> **Tâches à réaliser**
1. Répondez aux questions suivantes à partir du texte sur le photojournalisme.
(a) Pour quelle agence Patrick Chauvel était-il en reportage lorsqu'il a été grièvement blessé en Amérique centrale ?
(b) Quel journal est mis à mal par une grève des ouvriers du livre en novembre 1978 ?
(c) Dans quel lieu Michel Setboun signera-t-il le tome consacré à l'agence Sygma ?
2. Poursuivez le texte sur le photojournalisme en reprenant juste après sa dernière phrase.

> **Passage extrait**
***

Le passé n’a pourtant pas été toujours rose pour tout le monde, ni tout le temps…  Deux anecdotes parmi mille, quand Patrick Chauvel,  en reportage pour l’agence Sygma, est très grièvement blessé en Amérique centrale, il n’a pas  d’assurance !

Quand en novembre 1978, Donald McCullin voit « son » journal le Sunday Times mis à mal par une grève des ouvriers du livre, il est aussi en colère que tous les photographes du  Chicago Sun-Times licenciés en mai dernier.

Bref, le passé, ce fameux « age d’or » du photojournalisme, ne fut pas aussi rose que les souvenirs des anciens, mais la nostalgie console agréablement.  Michel Setboun l’a bien compris avec sa série « 40 ans de photojournalisme » dont il signera cette année, vendredi  à 18h à La Poudrière, le tome sur l’agence Sygma, qui suit le « Génération Sipa » de l’an dernier (Ed. La Martinière).

Mais les faits sont têtus et les reporters blessés, tués ou « disparus », comme les faillites d’agences, de magazines ou les restrictions budgétaires ont de tout temps été le lot d’une profession qui a toujours dansé sur une corde raide.

***

Enregistrements extraits d'une collection

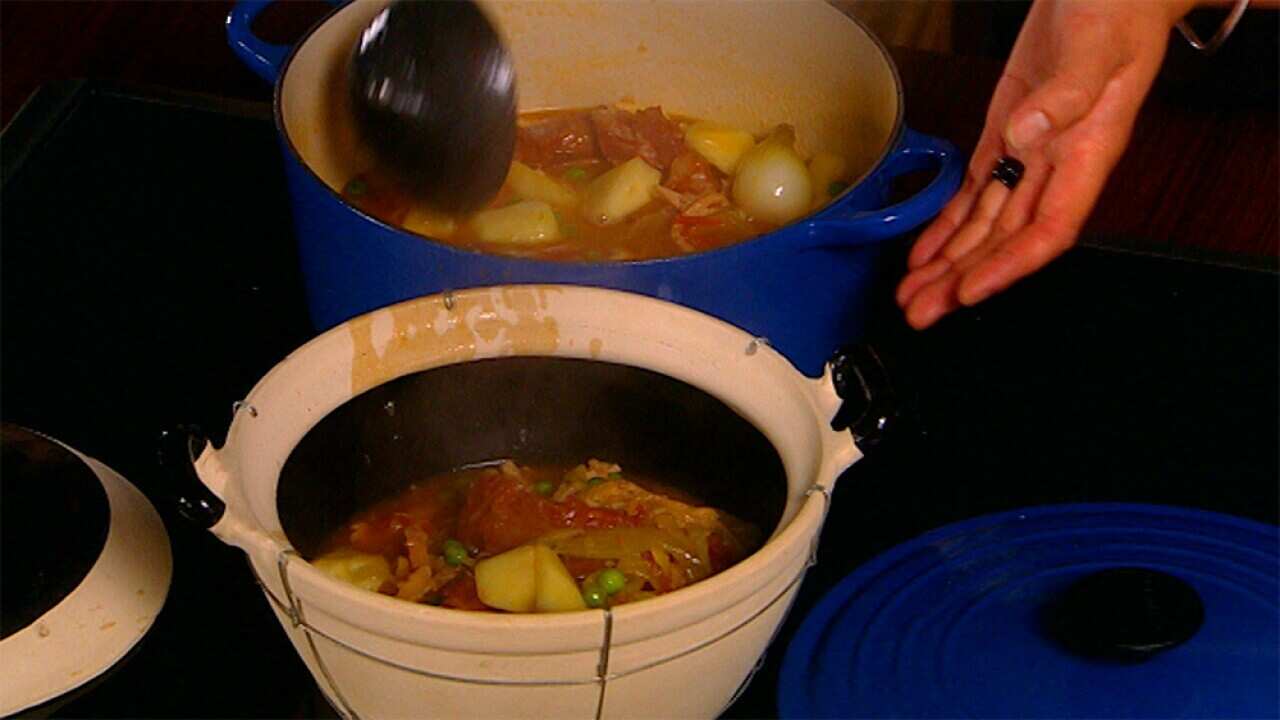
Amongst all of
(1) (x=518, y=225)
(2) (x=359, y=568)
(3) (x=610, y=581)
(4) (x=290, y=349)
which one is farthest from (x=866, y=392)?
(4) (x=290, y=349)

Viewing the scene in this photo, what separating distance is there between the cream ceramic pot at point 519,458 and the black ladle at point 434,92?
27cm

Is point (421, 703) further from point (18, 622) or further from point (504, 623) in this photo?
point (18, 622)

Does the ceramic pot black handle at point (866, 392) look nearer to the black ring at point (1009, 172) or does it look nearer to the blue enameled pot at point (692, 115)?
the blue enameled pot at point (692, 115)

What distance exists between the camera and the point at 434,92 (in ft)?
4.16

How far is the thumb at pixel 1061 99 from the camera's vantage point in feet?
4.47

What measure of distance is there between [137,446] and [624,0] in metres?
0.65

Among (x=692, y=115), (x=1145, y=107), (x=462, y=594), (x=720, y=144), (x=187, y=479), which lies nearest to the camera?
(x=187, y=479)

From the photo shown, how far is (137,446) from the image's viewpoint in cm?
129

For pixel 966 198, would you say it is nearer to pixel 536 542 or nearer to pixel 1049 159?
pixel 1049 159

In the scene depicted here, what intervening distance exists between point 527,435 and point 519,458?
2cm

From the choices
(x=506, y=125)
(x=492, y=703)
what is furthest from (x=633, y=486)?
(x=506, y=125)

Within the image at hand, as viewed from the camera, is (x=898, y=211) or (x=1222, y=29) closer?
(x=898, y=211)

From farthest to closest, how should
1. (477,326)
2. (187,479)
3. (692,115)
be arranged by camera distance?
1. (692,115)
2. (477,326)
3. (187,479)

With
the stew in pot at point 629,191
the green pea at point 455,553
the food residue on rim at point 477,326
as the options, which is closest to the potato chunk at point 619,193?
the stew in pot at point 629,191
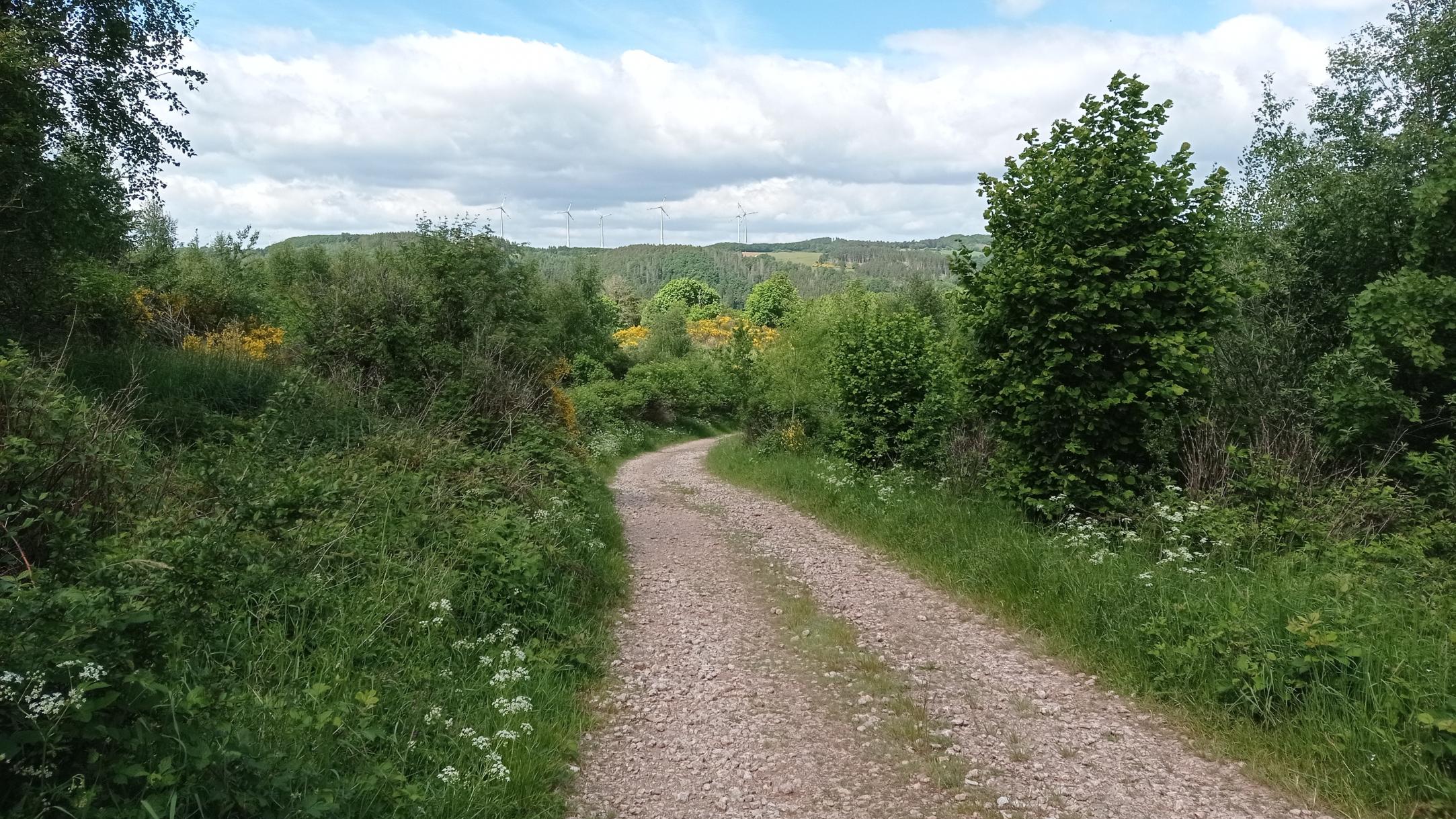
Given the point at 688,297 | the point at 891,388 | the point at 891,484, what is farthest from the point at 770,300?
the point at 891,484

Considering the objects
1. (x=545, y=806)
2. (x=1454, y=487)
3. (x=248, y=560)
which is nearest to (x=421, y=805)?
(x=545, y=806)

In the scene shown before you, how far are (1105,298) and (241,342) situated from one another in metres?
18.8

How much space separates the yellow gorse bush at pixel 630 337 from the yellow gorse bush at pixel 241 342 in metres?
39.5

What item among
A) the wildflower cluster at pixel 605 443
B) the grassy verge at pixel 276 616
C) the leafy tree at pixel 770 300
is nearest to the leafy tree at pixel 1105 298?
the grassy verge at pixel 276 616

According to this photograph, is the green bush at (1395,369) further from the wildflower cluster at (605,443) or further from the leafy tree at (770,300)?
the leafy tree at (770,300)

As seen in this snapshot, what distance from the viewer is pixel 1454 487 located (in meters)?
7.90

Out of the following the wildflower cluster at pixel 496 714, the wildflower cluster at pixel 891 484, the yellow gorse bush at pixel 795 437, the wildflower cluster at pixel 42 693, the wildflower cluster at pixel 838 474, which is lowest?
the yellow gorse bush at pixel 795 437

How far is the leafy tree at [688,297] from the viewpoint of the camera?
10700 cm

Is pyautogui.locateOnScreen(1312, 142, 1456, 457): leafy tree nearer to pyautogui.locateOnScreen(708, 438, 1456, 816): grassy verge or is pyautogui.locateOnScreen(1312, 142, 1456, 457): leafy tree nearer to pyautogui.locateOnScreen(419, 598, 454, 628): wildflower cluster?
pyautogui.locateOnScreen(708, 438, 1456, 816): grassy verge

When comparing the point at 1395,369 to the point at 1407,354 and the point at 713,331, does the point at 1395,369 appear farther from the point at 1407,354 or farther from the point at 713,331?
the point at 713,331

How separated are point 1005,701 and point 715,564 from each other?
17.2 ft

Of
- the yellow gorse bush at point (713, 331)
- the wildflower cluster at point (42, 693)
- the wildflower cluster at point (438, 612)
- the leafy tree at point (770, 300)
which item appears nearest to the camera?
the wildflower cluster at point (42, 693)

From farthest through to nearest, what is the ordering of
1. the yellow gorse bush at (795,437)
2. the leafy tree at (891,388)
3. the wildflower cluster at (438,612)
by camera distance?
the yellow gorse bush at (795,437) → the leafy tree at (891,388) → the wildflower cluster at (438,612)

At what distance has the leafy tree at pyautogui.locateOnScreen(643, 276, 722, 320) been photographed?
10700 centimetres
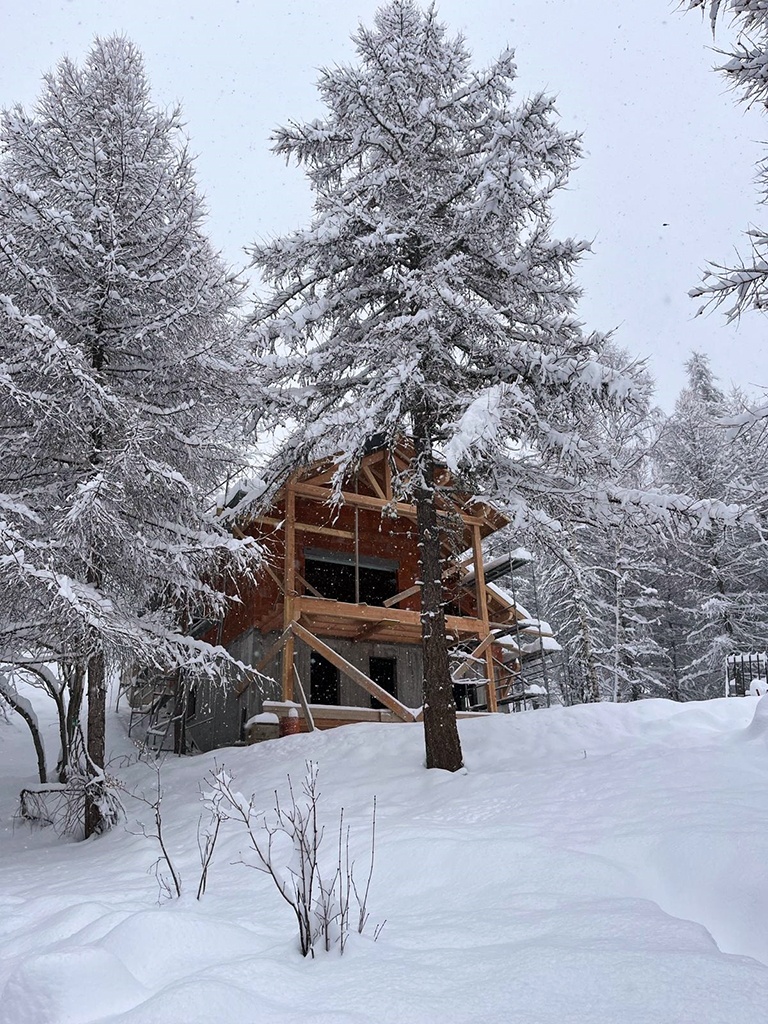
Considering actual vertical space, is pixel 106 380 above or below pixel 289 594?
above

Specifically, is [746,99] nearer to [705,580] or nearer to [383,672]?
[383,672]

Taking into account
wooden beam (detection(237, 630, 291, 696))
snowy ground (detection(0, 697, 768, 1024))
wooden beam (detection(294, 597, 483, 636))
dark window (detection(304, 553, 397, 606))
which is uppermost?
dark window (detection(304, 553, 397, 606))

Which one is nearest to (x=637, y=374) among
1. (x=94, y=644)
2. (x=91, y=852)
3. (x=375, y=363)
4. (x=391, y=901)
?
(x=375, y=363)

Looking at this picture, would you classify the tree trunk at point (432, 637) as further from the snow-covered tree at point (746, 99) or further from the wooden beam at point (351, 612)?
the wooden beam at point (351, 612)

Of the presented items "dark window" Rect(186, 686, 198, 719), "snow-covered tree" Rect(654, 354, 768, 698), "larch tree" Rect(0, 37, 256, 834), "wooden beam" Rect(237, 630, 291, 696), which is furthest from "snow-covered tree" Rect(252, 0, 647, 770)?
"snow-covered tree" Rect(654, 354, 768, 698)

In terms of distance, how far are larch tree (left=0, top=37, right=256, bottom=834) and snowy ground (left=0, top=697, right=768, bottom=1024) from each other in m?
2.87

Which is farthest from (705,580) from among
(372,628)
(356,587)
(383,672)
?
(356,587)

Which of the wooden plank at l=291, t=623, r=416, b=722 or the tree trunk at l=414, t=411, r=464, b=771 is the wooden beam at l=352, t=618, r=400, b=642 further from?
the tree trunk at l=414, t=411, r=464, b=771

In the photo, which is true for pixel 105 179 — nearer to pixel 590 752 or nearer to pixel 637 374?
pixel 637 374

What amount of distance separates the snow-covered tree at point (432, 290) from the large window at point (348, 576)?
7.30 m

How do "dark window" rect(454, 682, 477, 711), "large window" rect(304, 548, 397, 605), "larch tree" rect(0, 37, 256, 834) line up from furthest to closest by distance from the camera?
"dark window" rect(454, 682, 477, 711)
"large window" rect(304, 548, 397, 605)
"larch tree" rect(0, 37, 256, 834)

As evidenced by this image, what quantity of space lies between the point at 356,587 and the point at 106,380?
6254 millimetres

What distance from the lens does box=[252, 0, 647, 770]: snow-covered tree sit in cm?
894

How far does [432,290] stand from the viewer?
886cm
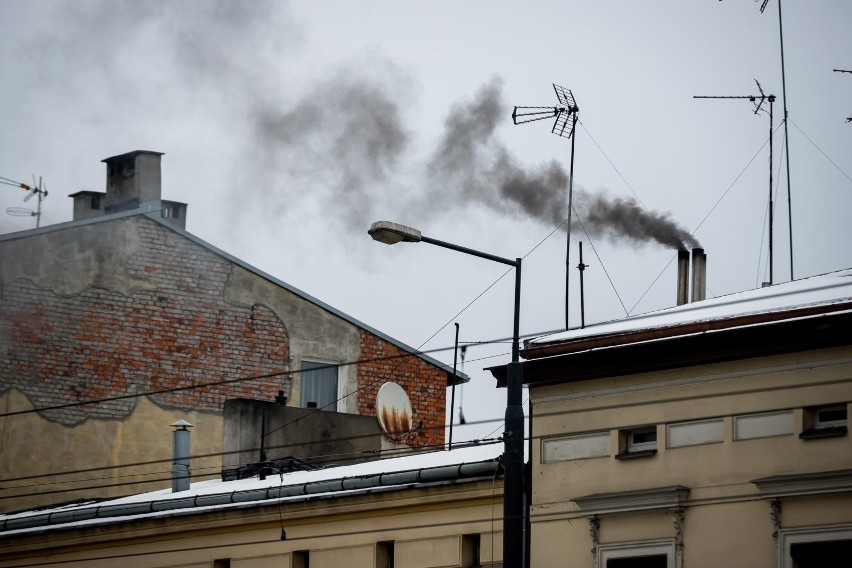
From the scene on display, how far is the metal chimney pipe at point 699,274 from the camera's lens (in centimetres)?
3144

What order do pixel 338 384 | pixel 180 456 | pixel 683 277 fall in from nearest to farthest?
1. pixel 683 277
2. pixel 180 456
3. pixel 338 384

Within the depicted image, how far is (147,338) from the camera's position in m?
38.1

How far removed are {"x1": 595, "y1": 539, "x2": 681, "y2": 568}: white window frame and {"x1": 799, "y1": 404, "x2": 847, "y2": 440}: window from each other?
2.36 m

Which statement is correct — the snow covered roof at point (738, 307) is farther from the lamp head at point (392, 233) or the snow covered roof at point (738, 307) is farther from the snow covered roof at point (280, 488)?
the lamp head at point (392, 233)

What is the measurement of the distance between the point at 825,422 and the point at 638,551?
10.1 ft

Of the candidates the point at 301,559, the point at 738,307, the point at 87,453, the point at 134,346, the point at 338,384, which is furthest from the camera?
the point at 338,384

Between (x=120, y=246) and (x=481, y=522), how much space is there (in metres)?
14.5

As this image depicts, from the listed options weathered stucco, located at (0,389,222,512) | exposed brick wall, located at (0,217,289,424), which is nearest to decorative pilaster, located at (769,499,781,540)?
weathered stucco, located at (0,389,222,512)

***

> **Résultats de l'exercice**
1.
(a) Pour l'agence Sygma.
(b) Le Sunday Times.
(c) À La Poudrière.

2.
Comment pourrait-il en être autrement ?

L’information ne génère que rarement des bénéfices. Et les hommes ou les entreprises qui se donnent mission de rapporter, de témoigner, de mettre en perspectives les évènements n’ont pour ambition financière que celle de leur prochain reportage, de leur prochain « coup », de leur prochaine édition…

Comme Jean-François Leroy, l’infatigable défenseur du photojournalisme, pour lequel cette 25ème édition doit être également une belle fête à la hauteur de la réussite internationale de Visa pour l’image. Merci à lui et ses équipes d’avoir toujours la « niaque » !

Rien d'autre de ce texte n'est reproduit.